There are many reasons the Atlanta Braves sit atop the National League East just about halfway through the 2018 MLB season, but one of them is the way Daniel Winkler has mowed down batters out of the bullpen.
The 28-year-old right-hander has finished five games for the first-place Braves this year, and he’s appeared in 32 others. Over that stretch, he’s allowed just nine earned runs for an ERA of 2.34, all while striking out 44 in under 35 innings. And his 0.952 WHIP has bolstered the reliever corps of a team with eyes on its first postseason trip in five years.
If it weren’t for a season of depending on God, however, Winkler may never have ascended to his current role.
“I had to lean on God,” he told Jason Romano on the Sports Spectrum podcast. “I had to lean on Him because I didn’t know what was going to happen … (or) if I was going to play again.”
Faith, then, was Winkler’s cure for overcoming an injury-riddled start to his Braves career. After a Tommy John surgery with the Colorado Rockies, he was taken by Atlanta in the Rule 5 Draft, only to visit the disabled list and later fracture his elbow in April 2016. But trust in God, which followed a full embrace of his Christian beliefs as an up-and-coming major leaguer, helped paved his way to health and, now, fortitude within the Braves bullpen.

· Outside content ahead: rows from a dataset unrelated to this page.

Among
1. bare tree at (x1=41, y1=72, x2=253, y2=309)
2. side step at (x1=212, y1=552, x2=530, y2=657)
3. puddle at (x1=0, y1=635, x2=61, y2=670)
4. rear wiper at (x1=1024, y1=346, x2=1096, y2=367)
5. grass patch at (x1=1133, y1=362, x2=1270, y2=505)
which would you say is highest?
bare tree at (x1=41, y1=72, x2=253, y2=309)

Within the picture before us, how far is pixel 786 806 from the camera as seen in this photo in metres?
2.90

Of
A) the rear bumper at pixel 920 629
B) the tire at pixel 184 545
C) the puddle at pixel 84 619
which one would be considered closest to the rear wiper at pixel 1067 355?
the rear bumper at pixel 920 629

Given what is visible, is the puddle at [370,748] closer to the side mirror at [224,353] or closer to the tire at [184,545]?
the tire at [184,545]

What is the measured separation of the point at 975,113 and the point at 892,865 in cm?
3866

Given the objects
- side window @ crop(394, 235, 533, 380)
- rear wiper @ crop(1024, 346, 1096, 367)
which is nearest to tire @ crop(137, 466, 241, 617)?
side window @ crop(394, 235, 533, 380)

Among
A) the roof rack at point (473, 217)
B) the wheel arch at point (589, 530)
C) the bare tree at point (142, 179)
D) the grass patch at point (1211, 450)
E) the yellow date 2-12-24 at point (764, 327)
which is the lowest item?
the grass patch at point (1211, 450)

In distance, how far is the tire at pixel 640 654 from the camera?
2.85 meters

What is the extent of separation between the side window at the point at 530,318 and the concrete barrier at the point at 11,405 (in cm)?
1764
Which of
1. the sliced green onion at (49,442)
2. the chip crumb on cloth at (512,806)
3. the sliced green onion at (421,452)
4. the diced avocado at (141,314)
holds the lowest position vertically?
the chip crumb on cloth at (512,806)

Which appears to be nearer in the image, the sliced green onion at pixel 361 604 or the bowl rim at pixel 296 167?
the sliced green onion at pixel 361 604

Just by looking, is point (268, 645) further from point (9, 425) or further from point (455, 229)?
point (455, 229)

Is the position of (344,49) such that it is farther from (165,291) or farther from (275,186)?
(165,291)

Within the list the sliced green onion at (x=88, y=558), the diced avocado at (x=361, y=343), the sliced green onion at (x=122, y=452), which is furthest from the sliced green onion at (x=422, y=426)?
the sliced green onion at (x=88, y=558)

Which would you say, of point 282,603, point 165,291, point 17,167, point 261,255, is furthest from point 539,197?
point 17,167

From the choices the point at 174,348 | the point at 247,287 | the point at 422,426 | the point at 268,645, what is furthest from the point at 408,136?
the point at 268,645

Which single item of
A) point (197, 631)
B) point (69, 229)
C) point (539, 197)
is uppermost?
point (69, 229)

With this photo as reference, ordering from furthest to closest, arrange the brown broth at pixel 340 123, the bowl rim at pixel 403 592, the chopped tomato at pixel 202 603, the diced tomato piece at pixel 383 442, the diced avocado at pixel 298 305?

It’s why Winkler, who grew up Catholic and felt the Holy Spirit “chasing me down” in high school but only surrendered his life to Christ as a pro, now views his MLB stardom as a vessel for sharing the Gospel.
“For me, it’s hard to fathom the creator of Heaven and Earth [pursuing] me,” he said. “You experience it, and I just want to share Christ’s message with everybody. I want to shout it from a mountaintop. I want everybody to be saying, like, how amazing it is. And I think baseball is my mountaintop.”